_AUFGABE 1_.
Prüfe, ob diese Aussagen zum Artikel über das Einreiseverbot passen. Antworte jeweils mit Ja oder Nein und zitiere die Wörter aus dem Artikel, auf die es ankommt.
(a) Die drei Berufungsrichter haben einstimmig entschieden.
(b) Die neue Obergrenze für die Aufnahme von Flüchtlingen wurde ebenfalls außer Kraft gesetzt.
(c) Laut Conway ging es bei dem Richterspruch um die Verfassungsmäßigkeit von Trumps Dekret.
_AUFGABE 2_.
Schreib aus dem Artikel über das Einreiseverbot das Stück von „Nach dem Urteil“ bis „innerhalb der Regierung.“ Wort für Wort ab.

_SEITE_.
*-*-*

Trump-Beraterin Kellyanne Conway muss die Niederlage vor dem Berufungsgericht zu Gunsten des Präsidenten umdeuten. Foto: AP

Nach dem Urteil des Berufungsgerichts von San Francisco bleibt das Einreiseverbot des Präsidenten gegen Muslime aus sieben Ländern vorerst ausgesetzt. Washingtoner Insider rechnen nach dem chaotischen Auftakt der Trump-Administration mit einem Machtkampf innerhalb der Regierung.

Washington - Alternative Fakten“, mit denen sich die Regierung von US-Präsident Donald Trump die Wirklichkeit zurechtbiegt, sind eine Spezialität von Trump-Beraterin Kellyanne Conway. Deshalb war es kein Zufall, dass es Conway war, die als inoffizielle Regierungssprecherin die Aufgabe hatte, Trumps Niederlage im Einreisestreit umzudeuten.

Im Sender Fox News spielte Conway die Gerichtsentscheidung von San Francisco, mit der Trumps Einreisestopp für Muslime auf Eis gelegt wurde, als unwichtige Zwischenstation herunter. Wenn es um die Substanz der Sache gehe, werde Trump gewinnen, sagte sie voraus.   Einstimmig hatten die drei Berufungsrichter in San Francisco am Donnerstagabend verfügt, dass das Einreiseverbot für Menschen aus Irak, Iran, Jemen, Libyen, Somalia, Sudan und Syrien bis auf Weiteres außer Kraft bleibt.

Die Anweisung des Präsidenten, die Obergrenze für die Aufnahme von Flüchtlingen aus aller Welt von 110 000 auf 50 000 Menschen im Jahr zu senken, bleibt dagegen bestehen. Dasselbe gilt für die Order an das Außen- und das Heimatschutzministerium, Asylanträge von Nicht-Muslimen bevorzugt zu behandeln.   Conway weist darauf hin, dass es bei dem Richterspruch nicht um die Verfassungsmäßigkeit von Trumps Dekret ging – diese Frage dürfte erst vor dem Verfassungsgericht geklärt werden. Doch bedeutet das Urteil von San Francisco, dass die neue Regierung nach drei Wochen im Amt bei einem ihrer wichtigsten Projekte gescheitert ist.

*-*-*

_AUSZUG LISTE_.

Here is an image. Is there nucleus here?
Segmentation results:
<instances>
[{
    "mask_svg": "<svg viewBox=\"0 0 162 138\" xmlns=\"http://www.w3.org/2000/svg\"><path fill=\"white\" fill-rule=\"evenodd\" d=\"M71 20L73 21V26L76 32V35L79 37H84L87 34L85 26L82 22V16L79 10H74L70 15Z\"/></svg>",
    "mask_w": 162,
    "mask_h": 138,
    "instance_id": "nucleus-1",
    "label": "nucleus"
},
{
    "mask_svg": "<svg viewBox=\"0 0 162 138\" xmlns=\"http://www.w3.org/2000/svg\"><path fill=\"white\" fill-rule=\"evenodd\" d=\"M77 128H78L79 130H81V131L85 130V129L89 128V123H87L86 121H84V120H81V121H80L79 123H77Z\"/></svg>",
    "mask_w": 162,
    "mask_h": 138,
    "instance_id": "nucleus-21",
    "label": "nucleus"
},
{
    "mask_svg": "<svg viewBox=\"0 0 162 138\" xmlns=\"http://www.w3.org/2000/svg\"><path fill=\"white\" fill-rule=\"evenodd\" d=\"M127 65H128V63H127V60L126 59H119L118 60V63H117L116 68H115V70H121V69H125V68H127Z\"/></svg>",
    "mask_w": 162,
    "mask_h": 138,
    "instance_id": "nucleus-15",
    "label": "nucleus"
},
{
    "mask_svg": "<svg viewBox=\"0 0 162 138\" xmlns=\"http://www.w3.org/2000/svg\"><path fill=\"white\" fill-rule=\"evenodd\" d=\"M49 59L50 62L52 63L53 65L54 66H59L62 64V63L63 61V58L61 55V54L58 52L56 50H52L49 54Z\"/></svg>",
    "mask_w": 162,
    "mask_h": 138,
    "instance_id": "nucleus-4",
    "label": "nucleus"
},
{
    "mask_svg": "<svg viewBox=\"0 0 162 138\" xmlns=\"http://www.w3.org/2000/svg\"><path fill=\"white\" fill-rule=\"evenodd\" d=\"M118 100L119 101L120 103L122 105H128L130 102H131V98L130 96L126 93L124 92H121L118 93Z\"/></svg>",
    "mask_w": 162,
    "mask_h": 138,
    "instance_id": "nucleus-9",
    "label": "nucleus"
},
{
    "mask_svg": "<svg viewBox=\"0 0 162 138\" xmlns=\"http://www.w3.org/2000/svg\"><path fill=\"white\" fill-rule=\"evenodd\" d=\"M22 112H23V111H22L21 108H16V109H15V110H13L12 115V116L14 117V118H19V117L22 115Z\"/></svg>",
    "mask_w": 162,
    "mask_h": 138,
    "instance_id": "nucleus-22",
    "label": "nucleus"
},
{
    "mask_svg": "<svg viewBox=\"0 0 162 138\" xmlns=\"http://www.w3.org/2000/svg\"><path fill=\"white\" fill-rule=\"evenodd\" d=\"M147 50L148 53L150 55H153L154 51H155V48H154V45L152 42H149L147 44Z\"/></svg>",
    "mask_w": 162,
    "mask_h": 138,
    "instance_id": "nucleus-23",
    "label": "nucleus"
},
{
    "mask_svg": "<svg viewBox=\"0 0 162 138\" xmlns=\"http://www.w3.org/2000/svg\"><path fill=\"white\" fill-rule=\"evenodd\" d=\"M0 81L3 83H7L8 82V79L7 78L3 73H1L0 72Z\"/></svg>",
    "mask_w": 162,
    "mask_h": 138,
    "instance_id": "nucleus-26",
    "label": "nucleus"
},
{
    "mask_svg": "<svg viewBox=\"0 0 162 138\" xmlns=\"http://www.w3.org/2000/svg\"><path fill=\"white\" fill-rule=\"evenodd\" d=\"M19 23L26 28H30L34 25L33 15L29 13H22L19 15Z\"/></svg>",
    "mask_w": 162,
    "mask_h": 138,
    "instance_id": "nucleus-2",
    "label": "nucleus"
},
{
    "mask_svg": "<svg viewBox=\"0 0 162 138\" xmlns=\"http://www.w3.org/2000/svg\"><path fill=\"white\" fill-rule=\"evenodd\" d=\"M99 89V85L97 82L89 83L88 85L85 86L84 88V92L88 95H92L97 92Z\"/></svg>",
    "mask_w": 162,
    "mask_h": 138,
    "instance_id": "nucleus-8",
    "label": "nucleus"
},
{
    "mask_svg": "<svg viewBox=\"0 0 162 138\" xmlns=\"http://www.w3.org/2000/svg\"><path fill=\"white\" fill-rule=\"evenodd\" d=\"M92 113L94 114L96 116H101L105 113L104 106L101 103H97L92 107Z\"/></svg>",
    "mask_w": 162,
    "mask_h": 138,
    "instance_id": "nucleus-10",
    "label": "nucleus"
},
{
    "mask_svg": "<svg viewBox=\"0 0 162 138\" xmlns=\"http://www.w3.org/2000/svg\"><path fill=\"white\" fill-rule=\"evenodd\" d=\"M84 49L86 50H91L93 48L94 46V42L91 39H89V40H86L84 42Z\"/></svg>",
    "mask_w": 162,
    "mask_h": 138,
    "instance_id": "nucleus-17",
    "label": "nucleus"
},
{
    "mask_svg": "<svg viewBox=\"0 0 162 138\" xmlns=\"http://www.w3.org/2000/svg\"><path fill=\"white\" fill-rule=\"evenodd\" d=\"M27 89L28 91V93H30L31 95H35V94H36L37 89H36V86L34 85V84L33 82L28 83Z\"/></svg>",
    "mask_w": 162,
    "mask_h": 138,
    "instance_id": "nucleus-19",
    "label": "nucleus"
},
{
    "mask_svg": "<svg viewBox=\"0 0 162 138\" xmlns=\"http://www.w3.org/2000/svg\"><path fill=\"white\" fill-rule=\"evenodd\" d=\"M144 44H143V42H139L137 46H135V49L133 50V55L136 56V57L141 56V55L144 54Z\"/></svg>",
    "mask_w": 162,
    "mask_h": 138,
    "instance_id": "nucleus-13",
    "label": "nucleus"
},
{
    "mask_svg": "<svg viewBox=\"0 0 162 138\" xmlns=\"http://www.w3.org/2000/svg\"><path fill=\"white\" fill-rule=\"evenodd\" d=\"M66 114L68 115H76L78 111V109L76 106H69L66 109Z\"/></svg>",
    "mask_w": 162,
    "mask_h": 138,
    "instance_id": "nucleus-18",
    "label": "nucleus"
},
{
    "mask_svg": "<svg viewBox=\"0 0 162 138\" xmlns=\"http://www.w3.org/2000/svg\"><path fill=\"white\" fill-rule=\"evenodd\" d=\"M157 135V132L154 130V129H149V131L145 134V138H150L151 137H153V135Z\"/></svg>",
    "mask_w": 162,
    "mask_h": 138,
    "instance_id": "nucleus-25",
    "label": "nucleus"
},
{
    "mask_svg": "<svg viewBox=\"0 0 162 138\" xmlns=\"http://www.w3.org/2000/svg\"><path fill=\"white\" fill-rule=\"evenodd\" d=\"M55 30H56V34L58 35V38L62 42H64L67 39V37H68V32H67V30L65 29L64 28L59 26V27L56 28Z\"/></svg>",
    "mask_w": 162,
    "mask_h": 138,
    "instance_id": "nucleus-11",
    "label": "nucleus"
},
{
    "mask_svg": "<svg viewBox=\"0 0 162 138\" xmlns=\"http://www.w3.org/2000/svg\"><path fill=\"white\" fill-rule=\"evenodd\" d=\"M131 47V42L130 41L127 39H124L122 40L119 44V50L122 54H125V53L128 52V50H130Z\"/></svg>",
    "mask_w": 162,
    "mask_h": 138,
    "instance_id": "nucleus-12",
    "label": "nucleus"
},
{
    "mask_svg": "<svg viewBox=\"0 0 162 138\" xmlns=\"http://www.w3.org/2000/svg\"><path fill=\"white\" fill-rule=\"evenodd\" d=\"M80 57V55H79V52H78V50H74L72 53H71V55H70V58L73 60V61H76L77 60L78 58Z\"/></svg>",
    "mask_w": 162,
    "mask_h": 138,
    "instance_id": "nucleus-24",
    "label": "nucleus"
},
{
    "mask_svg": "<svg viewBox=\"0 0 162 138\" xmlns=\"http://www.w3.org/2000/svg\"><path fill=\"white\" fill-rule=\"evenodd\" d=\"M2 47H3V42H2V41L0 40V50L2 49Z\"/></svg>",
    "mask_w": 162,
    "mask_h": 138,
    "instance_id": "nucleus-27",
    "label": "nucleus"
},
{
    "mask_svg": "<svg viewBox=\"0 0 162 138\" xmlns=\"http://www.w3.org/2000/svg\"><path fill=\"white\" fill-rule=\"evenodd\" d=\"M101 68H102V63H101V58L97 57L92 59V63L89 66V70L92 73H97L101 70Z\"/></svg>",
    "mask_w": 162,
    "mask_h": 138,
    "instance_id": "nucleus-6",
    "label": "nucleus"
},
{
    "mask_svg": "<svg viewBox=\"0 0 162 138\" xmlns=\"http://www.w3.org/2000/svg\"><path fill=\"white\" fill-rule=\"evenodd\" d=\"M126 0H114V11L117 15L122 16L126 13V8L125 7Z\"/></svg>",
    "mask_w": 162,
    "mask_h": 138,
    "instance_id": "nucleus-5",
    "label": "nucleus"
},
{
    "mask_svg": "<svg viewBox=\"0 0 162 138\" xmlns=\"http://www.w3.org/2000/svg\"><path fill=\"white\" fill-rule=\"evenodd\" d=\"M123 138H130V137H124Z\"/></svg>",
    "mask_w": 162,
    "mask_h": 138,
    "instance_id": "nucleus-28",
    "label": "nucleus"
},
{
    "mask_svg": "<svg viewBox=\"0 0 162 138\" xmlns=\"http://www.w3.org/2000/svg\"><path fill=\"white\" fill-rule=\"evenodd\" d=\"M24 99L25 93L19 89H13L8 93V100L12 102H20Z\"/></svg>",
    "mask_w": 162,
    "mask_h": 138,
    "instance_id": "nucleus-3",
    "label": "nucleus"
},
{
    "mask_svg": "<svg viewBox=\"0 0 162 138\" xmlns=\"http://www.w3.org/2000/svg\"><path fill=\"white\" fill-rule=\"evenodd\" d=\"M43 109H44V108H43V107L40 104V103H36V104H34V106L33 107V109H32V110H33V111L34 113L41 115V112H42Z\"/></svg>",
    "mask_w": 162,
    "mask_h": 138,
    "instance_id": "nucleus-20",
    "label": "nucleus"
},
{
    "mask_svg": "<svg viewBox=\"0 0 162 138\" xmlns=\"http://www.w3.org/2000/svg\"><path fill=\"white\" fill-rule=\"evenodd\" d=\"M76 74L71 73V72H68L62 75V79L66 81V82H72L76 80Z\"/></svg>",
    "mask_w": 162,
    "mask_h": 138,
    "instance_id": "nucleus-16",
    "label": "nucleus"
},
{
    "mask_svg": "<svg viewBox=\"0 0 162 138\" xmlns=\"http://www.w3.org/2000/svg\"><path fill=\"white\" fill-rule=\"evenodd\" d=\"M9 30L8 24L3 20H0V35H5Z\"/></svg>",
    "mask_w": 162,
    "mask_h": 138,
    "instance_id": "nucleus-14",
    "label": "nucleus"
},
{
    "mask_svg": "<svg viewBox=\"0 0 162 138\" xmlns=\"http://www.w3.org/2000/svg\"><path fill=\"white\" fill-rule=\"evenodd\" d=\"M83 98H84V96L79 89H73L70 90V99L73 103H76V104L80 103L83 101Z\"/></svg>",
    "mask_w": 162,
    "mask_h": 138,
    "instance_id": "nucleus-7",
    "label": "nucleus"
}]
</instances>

*-*-*

_LÖSUNG 1_.
(a) Ja: „Einstimmig hatten die drei Berufungsrichter in San Francisco am Donnerstagabend verfügt“
(b) Nein: „Die Anweisung des Präsidenten, die Obergrenze für die Aufnahme von Flüchtlingen aus aller Welt von 110 000 auf 50 000 Menschen im Jahr zu senken, bleibt dagegen bestehen.“
(c) Nein: „Conway weist darauf hin, dass es bei dem Richterspruch nicht um die Verfassungsmäßigkeit von Trumps Dekret ging“

_LÖSUNG 2_.
Nach dem Urteil des Berufungsgerichts von San Francisco bleibt das Einreiseverbot des Präsidenten gegen Muslime aus sieben Ländern vorerst ausgesetzt. Washingtoner Insider rechnen nach dem chaotischen Auftakt der Trump-Administration mit einem Machtkampf innerhalb der Regierung.